The idea is to give people a break from booze, and to get them to talk about what it feels like not to drink. There are benefits, of course – more energy, weight loss, an easier time waking up in the morning, better sleep, money saved…
However, if you have alcohol problems, you might want to consider a dry February and March as well.
One expert in alcohol addiction, Dr. Niall Campbell, says that a month without alcohol isn’t enough to make serious inroads into a drinking problem.
A month away is not enough time for the liver to repair damage, and it’s not enough time for a person to confront issues associated with controlling one’s drinking.
Which is not to say that Dry January isn’t useful. Many people go their entire lives without any awareness of how alcohol is affecting their lives. They drink and drive and refuse to admit, even after arrest or a collision, that their drinking affected their ability to drive. A Dry January can be the first step in examining drinking behavior. Moreover, talking with others can cause them to think about their own drinking. Making it into a campaign creates an environment which permits people to stop drinking who otherwise might be subject to peer pressure.

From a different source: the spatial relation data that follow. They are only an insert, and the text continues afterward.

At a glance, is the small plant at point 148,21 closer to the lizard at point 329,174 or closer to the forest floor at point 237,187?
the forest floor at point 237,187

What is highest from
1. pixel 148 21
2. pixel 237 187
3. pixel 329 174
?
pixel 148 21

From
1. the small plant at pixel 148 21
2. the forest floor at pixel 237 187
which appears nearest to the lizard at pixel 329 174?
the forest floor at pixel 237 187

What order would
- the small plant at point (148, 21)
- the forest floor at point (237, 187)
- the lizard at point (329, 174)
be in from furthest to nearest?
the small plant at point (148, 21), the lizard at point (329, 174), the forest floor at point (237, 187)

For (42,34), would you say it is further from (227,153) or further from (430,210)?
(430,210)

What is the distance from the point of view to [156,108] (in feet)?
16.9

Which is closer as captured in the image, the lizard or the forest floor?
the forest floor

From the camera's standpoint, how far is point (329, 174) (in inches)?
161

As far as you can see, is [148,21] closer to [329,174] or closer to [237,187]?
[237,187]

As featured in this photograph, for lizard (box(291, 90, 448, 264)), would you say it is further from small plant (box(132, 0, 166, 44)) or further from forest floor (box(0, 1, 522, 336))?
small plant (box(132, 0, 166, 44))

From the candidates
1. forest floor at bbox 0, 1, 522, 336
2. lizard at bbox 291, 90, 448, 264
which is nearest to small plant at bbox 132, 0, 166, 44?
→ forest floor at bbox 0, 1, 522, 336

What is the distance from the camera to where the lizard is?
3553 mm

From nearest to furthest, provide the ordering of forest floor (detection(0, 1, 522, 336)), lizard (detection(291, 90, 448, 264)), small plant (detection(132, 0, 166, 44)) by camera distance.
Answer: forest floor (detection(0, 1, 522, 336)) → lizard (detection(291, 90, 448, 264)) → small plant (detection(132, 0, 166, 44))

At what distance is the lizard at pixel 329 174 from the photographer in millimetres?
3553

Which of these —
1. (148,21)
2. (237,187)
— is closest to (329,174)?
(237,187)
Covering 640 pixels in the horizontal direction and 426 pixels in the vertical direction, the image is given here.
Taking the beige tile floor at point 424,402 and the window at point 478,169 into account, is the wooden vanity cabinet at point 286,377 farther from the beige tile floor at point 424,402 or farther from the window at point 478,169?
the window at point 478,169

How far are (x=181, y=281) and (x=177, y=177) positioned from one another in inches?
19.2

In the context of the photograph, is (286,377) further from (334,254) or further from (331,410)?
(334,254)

If Dry January causes you to reevaluate your drinking, and perhaps cut down because you see the value in drinking less, than it’s done its work. But if you are wrestling with an alcohol abuse or addiction problem, then 30 days away from booze will not be the answer.
If you find you’re counting the days until the end of the month, then perhaps you should talk to someone and see if you have a problem. That, after all, is the purpose of Dry January – to find out more about ourselves and the power alcohol has over us.